Politicians, including Labour ones, tend to drop packages onto us – new models for education, care, spending, devised in isolation from the people who have to use them – expecting their theories of change to take. But after generations of unengaged, disconnected leadership, society itself has become dysfunctional, no longer supporting the people within it.

As Jon Cruddas avows, we must move beyond transactional politics – the pursuit of policies that link actions with outcomes in linear strategies.  But how is Labour’s preferred goal of transformation achieved? An early mentor of mine, peace academic Johan Galtung offers a clue when he makes his distinction between conflict resolution and conflict transformation.

The first is a zero sum game where the spoils are agreed and shared, usually unequally between the two parties, often sowing the seeds for future conflict. The second is an infinite game, where not only the two disputing parties are consulted for their grievances and goals, but everyone affected by their conflict is brought in too.

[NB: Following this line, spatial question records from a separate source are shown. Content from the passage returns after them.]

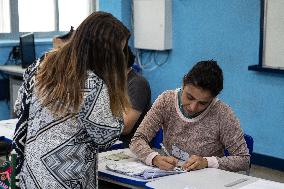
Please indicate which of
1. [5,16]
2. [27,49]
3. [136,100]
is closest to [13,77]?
[27,49]

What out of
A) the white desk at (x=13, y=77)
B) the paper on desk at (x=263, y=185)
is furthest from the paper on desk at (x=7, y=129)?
the white desk at (x=13, y=77)

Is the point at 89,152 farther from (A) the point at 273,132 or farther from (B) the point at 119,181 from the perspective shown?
(A) the point at 273,132

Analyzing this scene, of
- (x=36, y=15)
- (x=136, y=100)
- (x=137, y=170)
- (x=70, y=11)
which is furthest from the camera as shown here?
(x=70, y=11)

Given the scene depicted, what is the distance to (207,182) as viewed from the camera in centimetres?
187

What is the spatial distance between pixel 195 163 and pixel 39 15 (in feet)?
13.4

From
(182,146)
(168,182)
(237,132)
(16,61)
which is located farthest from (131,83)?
(16,61)

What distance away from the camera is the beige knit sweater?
216 cm

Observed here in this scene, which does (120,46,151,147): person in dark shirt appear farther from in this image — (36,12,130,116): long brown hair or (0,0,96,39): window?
(0,0,96,39): window

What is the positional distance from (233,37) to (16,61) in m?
2.36

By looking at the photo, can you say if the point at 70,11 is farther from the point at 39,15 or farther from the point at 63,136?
the point at 63,136

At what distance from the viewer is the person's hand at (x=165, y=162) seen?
6.70 feet

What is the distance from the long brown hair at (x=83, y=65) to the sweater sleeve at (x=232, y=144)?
732mm

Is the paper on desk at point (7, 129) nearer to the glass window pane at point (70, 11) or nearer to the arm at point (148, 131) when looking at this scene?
the arm at point (148, 131)

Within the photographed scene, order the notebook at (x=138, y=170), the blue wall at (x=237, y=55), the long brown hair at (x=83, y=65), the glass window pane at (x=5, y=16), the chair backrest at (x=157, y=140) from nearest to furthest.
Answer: the long brown hair at (x=83, y=65), the notebook at (x=138, y=170), the chair backrest at (x=157, y=140), the blue wall at (x=237, y=55), the glass window pane at (x=5, y=16)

The multitude of perspectives, visions and capabilities, brought together into this transformational space, causes previously unimagined goals to arise. The leader’s task is not to invent, but to integrate and synthesise – to recognise the commonalities, make them visible and draw people towards a very different future than the one which either side envisaged while fighting.

What is radical about both Gandhi and Unger is their understanding of the relationship between the microcosm and the macrocosm, in any system or environment. Just as society needs constant innovation to thrive, so individuals need constant development to play their part. Leaders are inspirational when they serve that dynamic; always ready to improve and serve, being the change they wish to see.

So before we clamour for a new blueprint, let’s aim first to rediscover for ourselves how we can enhance “we, the people” – a people learning and evolving, who need to be engaged by a politics that understands human nature in a properly multidimensional way. That new combination of “the personal and the political” itself forms the basis of a Good Society and gives us a compass for the future.

Indra Adnan (www.indraadanan.com) is a writer, consultant & psychotherapist. She is founder of the Soft Power Network (www.softpowernetwork.com), and advises internationally on that topic. She blogs regularly at Huffington Post and The Guardian.

2 thoughts on “In New Times change happens while you are not looking

  1. Just to put the record straight Action for Happiness is not a government endorsed initiative which implies we can achieve wellbeing without capsizing the existing work life balance. It is completely independent of government, was founded by a Labour Lord amongst others, and is about removing the social obstacles to wellbeing (like hyper consumption and long working hours) as well as helping people to find personal wellbeing within the system as it stands.